= Multiple subpial transection =

Surgical treatment modality for epilepsy

Multiple subpial transections is a surgical treatment modality for epilepsy used in scenarios wherein epileptogenic brain regions (from where partial seizures originate) cannot be removed safely. The surgeon makes a series of shallow cuts (transections) into the brain's cerebral cortex. These cuts are thought to interrupt some fibers that connect neighboring parts of the brain, but they do not appear to cause long-lasting impairment in the critical functions that these areas perform.

Multiple subpial transections can help to reduce or eliminate seizures arising from vital functional areas of the cerebral cortex. This procedure has been successful in an unusual type of epilepsy called Landau-Kleffner syndrome, at least for a limited time.

Bleeding at the site of the transection is possible, but the procedure is generally well tolerated. Major complications appear to be rare. Transections in language areas of the brain may mildly impair the language function served by that area.

== Uses ==

Epilepsy surgery is reserved for people whose seizures are not well controlled by seizure medicines (this situation is sometimes describes as being medically refractory). In the past, epilepsy patients were referred for surgery only after they had taken medicine after medicine without success, often for 10 years or more. However, now the definition of medically refractory has changed and surgery is being performed as early as 1 to 2 years after the diagnosis of epilepsy is first made.

In children, the definition of medically refractory is even more individualized to the specific child's situation. Surgery may be considered for some children after only weeks or months of treatment with seizure medicines.

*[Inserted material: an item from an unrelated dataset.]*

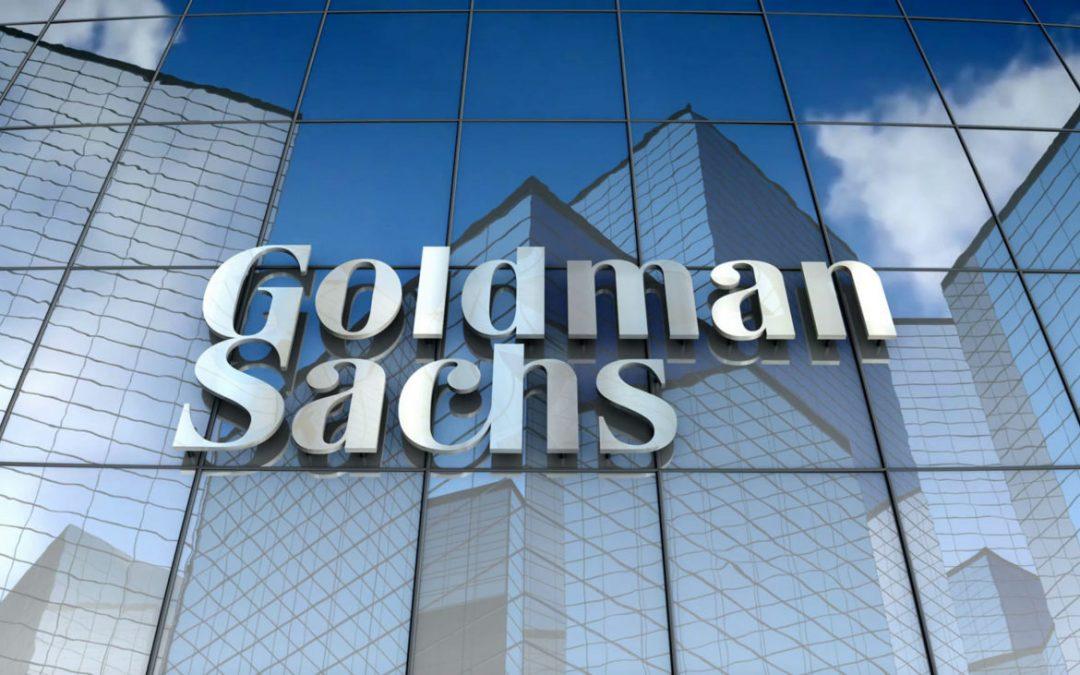 Goldman Sachs si unisce al gruppo dell'IPO di Ant per un'offerta fino a $ 30 miliardi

In general, a person is considered to be a potential candidate for surgery if adequate trials of two first-line seizure medicines (ones that are commonly effective in controlling the type of seizures the person is experiencing) and one two-drug combination all have failed to control the seizures. A trial of a medication is considered adequate when it has been increased gradually to the maximum dosage that does not cause serious side effects and then is given for a long enough period. If the person has frequent seizures, any improvement will be obvious after a short time. However, if the seizures generally occur far apart it may take months to determine whether the time between seizures is increasing.

At some epilepsy centers, patients are offered additional conventional or experimental medications before surgery is considered. However, research suggests that each time a trial of medication fails to control a person's seizures, it becomes less likely that a different medicine or combination will be successful. Since uncontrolled seizures present serious physical risks and social and psychological consequences, the trend these days is to proceed with surgery much sooner than in the past if it seems appropriate for that person.

== Preoperative assessment ==

Success rates for epilepsy surgery are constantly improving, and advances in preoperative assessments are largely responsible. Proper patient selection and a thorough presurgical workup are the cornerstones of surgical success.

If a review of the person's experiences with seizure medicines shows that adequate tests of at least a few different medications have not succeeded in controlling the seizures, then the person may be referred to a specialist for a preoperative (or presurgical) assessment.

The preoperative assessment has two general objectives:
- to maximize seizure control after surgery
- to minimize disruption of normal brain functioning

The number and type of tests that make up the preoperative assessment will depend on the type of surgery being considered. General objectives of the tests include:
- assessing the person's current status
- determining the exact location of seizure activity
- evaluating the surrounding areas of the brain to determine what kinds of problems the patient might experience after surgery.